Uma dessas questões para a qual nunca teremos a resposta é de como e quanto nossa vida mudaria de acordo com as nossas escolhas e decisões. O diretor traz essa temática em dois filmes: Sorte Cega (Pryzpadek, 1987) e A Dupla Vida de Véronique (La Double Vie de Véronique, 1991), esse último já em sua fase francesa. Sorte Cega trata de três destinos completamente diferentes de um homem, baseado em ele conseguir ou não pegar um trem, enquanto A Dupla Vida de Véronique narra duas trajetórias de uma mesma mulher, uma vivendo na Polônia e a outra na França. Esses dois longas trazem o princípio do determinismo, a teoria filosófica de que todo acontecimento é explicado pela determinação, ou seja, por relações de causalidade. As duas produções também de certa forma inauguraram essa temática no cinema, influenciando algumas obras adoradas nos anos 2000 e 2010:
Um novo olhar para clássicos
Os filmes mais famosos de Krzysztof Kieślowski são os que compõem a chamada Trilogia das Cores e que tratam de maneira original de cada cor da bandeira da França e o lema da revolução francesa: A Liberdade é Azul (Trois Couleurs: Bleu, 1993), A Igualdade é Branca (Trois Couleurs: Blanc, 1993) e A Fraternidade é Vermelha (Trois Couleurs: Rouge, 1994). O Cinéfilos já falou sobre eles aqui.

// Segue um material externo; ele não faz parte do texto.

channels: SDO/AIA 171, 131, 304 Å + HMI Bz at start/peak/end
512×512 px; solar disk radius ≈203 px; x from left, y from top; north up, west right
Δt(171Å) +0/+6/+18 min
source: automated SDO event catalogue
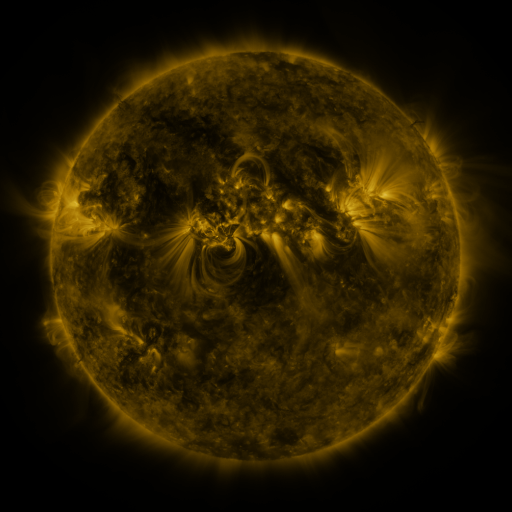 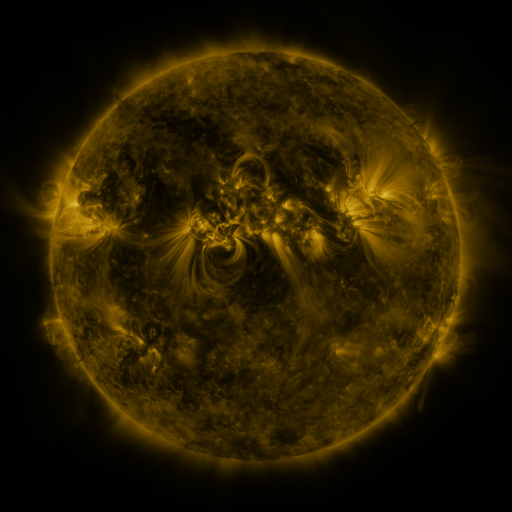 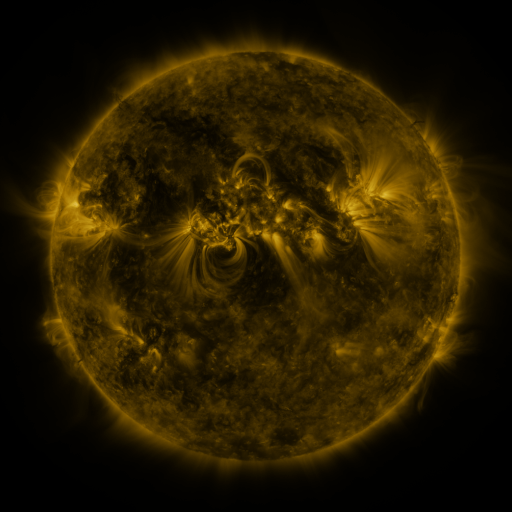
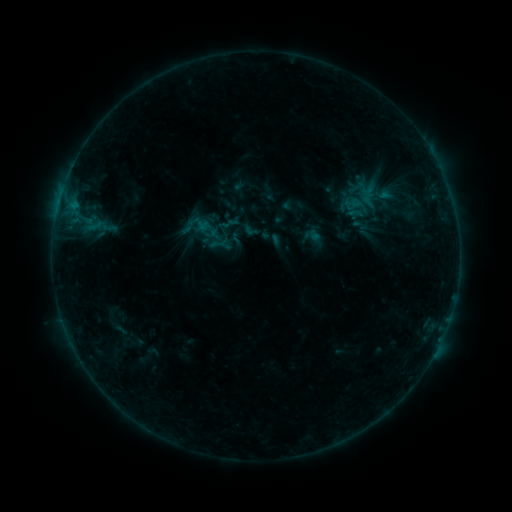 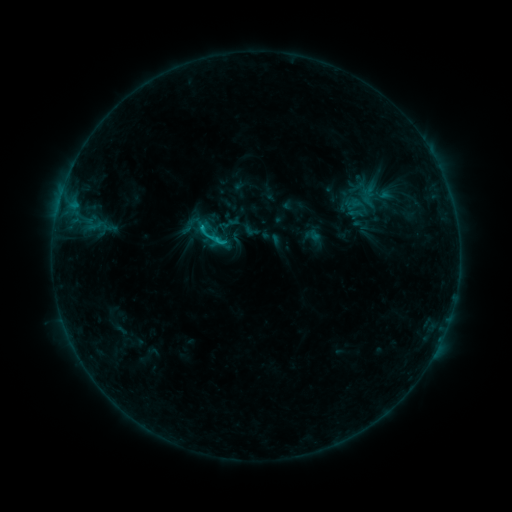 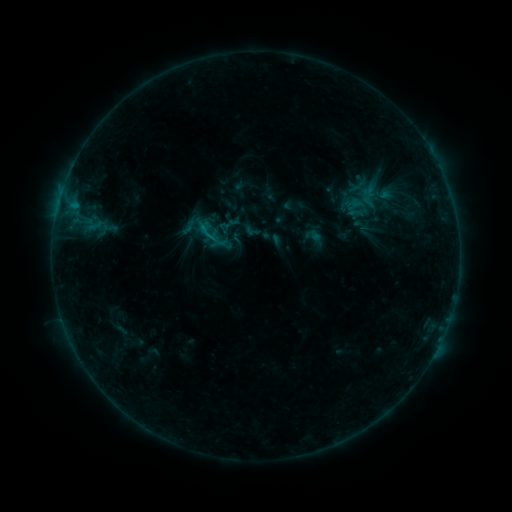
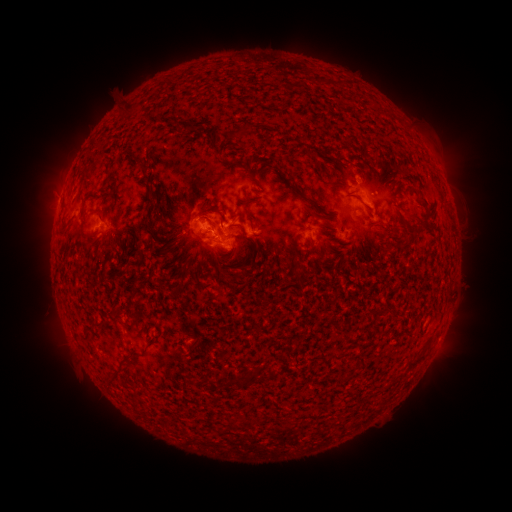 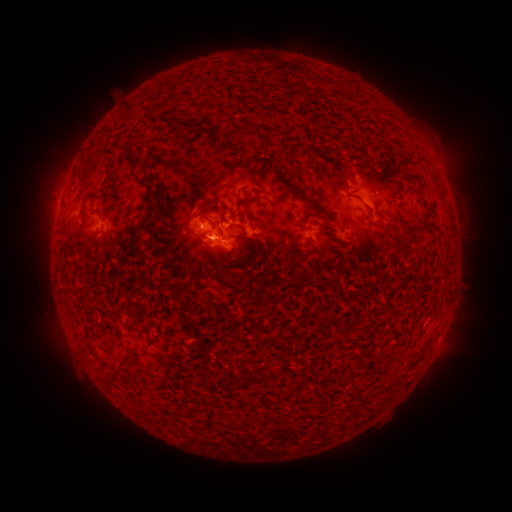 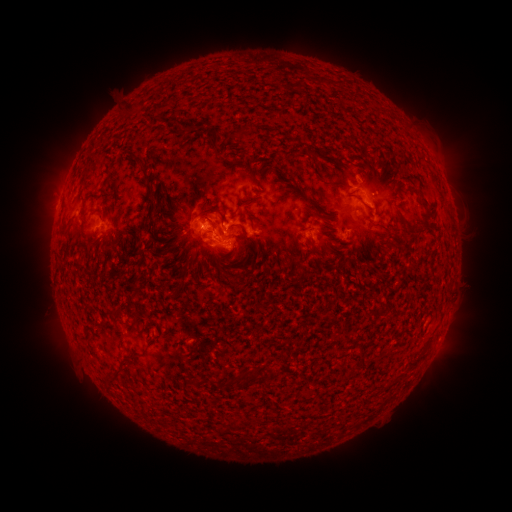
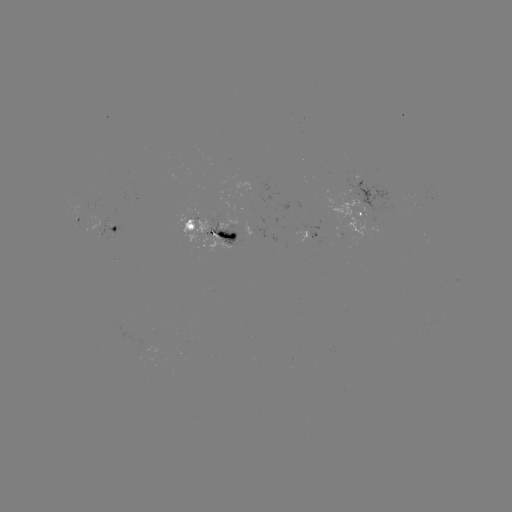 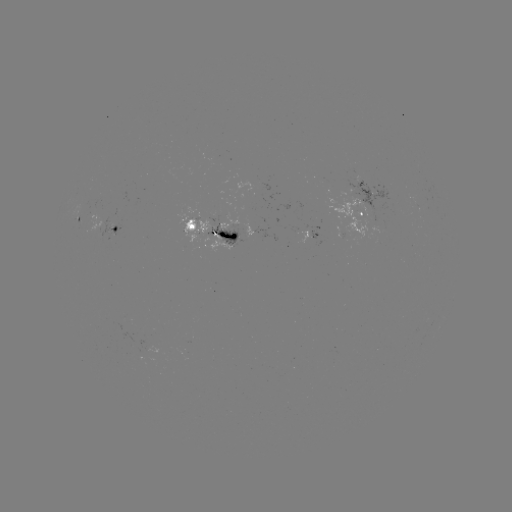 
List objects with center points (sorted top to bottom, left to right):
C1.1 flare: (250, 459)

Mas essa não foi a única vez que o diretor polonês se aventurou a levar sua própria visão sobre histórias clássicas. Anteriormente à sua fase francesa, Kieślowski produziu para a TV a série Decálogo (Dekalog, 1989), com 10 episódios narrando cada um dos Dez Mandamentos. Explorando os possíveis significados dos Mandamentos, o cineasta entregou uma das obras mais importantes da televisão mundial, mostrando de maneira filosófica e melancólica a sociedade polonesa e suas dificuldades, deixando um pouco de lado a política usada em suas outras produções. Dois dos episódios ganharam um corte maior para o cinema, sendo lançados antes da exibição da série: Não Matarás (Krótki Film o Zabijaniu, 1988) e Não Amarás (Krótki Film o Milosci, 1988).
Pouco menos de dois anos antes de sua morte, Kieślowski começou a escrever os roteiros de outra trilogia, dessa vez inspirado pela obra A Divina Comédia de Dante Alighieri. Os longas foram filmados quase 10 anos depois, dirigidos por Tom Tykwer em Paraíso (Heaven, 2002), Danis Tanovic em Inferno (L’Enfer, 2005) e Stanislaw Mucha em Purgatório (Nadzieja, 2007).